### PROBLEM STATEMENT
Find every line in the records below that holds the word "over", and copy each one.

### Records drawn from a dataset
────
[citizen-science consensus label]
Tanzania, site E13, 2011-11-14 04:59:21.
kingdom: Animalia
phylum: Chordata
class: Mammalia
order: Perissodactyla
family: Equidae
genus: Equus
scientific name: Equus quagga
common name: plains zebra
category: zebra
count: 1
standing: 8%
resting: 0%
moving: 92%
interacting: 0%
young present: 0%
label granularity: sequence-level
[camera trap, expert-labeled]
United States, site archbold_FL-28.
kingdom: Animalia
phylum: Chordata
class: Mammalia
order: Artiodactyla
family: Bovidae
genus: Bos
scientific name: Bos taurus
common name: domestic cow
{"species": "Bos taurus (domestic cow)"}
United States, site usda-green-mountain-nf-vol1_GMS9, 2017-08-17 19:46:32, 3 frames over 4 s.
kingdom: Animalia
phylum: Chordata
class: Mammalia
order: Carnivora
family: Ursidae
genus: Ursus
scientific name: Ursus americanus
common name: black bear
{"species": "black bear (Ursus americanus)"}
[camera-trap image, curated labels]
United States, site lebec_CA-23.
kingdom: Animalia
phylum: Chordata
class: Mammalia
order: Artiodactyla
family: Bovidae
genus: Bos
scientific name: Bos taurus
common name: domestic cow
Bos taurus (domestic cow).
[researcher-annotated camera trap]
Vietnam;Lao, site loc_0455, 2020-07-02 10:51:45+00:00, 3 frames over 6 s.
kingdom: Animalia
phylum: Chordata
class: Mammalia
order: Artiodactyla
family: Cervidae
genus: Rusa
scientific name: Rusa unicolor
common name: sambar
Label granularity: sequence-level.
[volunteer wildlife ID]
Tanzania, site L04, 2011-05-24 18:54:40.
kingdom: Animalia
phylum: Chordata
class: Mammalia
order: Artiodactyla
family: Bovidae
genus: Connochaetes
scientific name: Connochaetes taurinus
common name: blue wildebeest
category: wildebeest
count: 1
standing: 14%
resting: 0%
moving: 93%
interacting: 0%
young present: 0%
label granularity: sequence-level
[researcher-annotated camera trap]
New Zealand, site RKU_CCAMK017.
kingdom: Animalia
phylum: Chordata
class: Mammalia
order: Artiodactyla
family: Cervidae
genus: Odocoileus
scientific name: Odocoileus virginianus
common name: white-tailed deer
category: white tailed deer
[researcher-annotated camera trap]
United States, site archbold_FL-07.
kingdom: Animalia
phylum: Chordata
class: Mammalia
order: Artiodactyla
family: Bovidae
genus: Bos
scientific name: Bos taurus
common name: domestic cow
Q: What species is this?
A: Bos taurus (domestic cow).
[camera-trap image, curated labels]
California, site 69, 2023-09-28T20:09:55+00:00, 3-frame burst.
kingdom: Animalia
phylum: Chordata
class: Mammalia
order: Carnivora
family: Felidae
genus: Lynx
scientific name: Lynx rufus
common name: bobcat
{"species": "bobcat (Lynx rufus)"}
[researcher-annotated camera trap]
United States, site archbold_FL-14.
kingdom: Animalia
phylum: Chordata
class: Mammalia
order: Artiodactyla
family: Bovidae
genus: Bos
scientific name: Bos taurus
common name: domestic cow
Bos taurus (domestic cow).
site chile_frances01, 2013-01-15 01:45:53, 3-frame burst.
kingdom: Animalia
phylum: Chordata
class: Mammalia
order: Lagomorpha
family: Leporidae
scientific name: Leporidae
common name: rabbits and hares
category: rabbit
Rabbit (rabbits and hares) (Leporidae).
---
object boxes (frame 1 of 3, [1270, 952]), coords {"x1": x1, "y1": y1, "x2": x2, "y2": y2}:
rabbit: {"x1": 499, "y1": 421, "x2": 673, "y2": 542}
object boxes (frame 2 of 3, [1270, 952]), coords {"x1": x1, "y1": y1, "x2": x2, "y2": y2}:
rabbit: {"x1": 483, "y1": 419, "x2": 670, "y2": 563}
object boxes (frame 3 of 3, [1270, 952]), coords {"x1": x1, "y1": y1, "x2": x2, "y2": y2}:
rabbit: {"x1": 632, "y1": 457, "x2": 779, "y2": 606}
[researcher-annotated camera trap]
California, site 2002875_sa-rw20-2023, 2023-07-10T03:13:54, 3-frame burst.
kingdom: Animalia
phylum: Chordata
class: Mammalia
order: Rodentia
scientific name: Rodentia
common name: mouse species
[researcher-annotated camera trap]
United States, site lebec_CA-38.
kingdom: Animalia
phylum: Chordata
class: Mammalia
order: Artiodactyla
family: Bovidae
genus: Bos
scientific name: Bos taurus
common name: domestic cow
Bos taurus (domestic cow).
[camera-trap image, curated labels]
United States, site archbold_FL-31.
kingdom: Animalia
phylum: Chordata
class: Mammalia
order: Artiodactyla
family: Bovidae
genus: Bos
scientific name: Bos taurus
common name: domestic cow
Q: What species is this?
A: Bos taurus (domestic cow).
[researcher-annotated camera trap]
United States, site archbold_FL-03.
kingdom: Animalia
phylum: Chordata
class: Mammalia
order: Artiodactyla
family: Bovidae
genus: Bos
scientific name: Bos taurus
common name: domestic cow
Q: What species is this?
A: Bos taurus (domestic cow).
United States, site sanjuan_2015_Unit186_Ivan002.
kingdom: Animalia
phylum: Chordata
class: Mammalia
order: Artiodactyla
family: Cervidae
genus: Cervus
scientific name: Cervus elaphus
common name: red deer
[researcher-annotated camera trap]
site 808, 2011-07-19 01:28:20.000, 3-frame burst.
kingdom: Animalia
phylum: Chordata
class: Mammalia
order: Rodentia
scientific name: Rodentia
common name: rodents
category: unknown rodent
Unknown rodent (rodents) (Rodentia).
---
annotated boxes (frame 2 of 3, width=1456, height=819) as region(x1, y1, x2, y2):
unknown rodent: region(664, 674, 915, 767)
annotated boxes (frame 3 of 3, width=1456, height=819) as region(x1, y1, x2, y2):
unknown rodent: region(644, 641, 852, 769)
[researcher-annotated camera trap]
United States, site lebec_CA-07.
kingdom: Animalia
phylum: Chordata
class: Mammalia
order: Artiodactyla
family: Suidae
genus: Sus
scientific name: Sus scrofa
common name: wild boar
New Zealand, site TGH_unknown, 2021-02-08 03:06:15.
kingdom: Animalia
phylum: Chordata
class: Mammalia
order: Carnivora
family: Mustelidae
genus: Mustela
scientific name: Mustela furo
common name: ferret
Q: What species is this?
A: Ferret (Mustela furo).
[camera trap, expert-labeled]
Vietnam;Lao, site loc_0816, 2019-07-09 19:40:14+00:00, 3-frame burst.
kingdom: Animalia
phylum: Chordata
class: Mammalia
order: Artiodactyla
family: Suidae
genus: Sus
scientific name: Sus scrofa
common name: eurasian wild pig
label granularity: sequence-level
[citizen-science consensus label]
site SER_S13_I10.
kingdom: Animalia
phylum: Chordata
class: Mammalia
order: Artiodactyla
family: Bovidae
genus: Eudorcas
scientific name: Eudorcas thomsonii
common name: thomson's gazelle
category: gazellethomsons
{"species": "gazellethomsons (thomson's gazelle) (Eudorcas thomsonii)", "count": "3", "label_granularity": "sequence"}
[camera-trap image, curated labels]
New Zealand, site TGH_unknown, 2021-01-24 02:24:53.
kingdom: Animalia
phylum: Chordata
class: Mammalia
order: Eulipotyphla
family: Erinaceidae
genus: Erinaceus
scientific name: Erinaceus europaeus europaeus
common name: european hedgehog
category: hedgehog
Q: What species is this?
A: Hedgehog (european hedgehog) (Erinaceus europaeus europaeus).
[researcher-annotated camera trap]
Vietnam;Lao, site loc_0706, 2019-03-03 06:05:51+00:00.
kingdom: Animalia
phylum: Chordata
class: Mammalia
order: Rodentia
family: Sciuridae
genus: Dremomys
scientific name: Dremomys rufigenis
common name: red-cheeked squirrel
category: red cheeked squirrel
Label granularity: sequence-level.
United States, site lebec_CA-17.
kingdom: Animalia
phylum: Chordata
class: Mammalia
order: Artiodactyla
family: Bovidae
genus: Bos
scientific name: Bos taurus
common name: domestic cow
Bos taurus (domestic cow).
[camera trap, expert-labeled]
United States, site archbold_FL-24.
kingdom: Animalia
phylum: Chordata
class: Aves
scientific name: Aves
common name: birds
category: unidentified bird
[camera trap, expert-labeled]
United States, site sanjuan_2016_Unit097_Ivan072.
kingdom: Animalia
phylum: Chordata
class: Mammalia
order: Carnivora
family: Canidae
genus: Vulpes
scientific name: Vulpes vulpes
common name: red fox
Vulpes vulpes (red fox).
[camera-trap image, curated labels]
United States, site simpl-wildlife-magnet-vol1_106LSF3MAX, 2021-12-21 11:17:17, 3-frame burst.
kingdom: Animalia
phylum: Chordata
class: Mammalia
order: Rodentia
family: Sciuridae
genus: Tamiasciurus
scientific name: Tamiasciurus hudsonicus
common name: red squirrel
────
### ANSWER SPACE
United States, site usda-green-mountain-nf-vol1_GMS9, 2017-08-17 19:46:32, 3 frames over 4 s.
Vietnam;Lao, site loc_0455, 2020-07-02 10:51:45+00:00, 3 frames over 6 s.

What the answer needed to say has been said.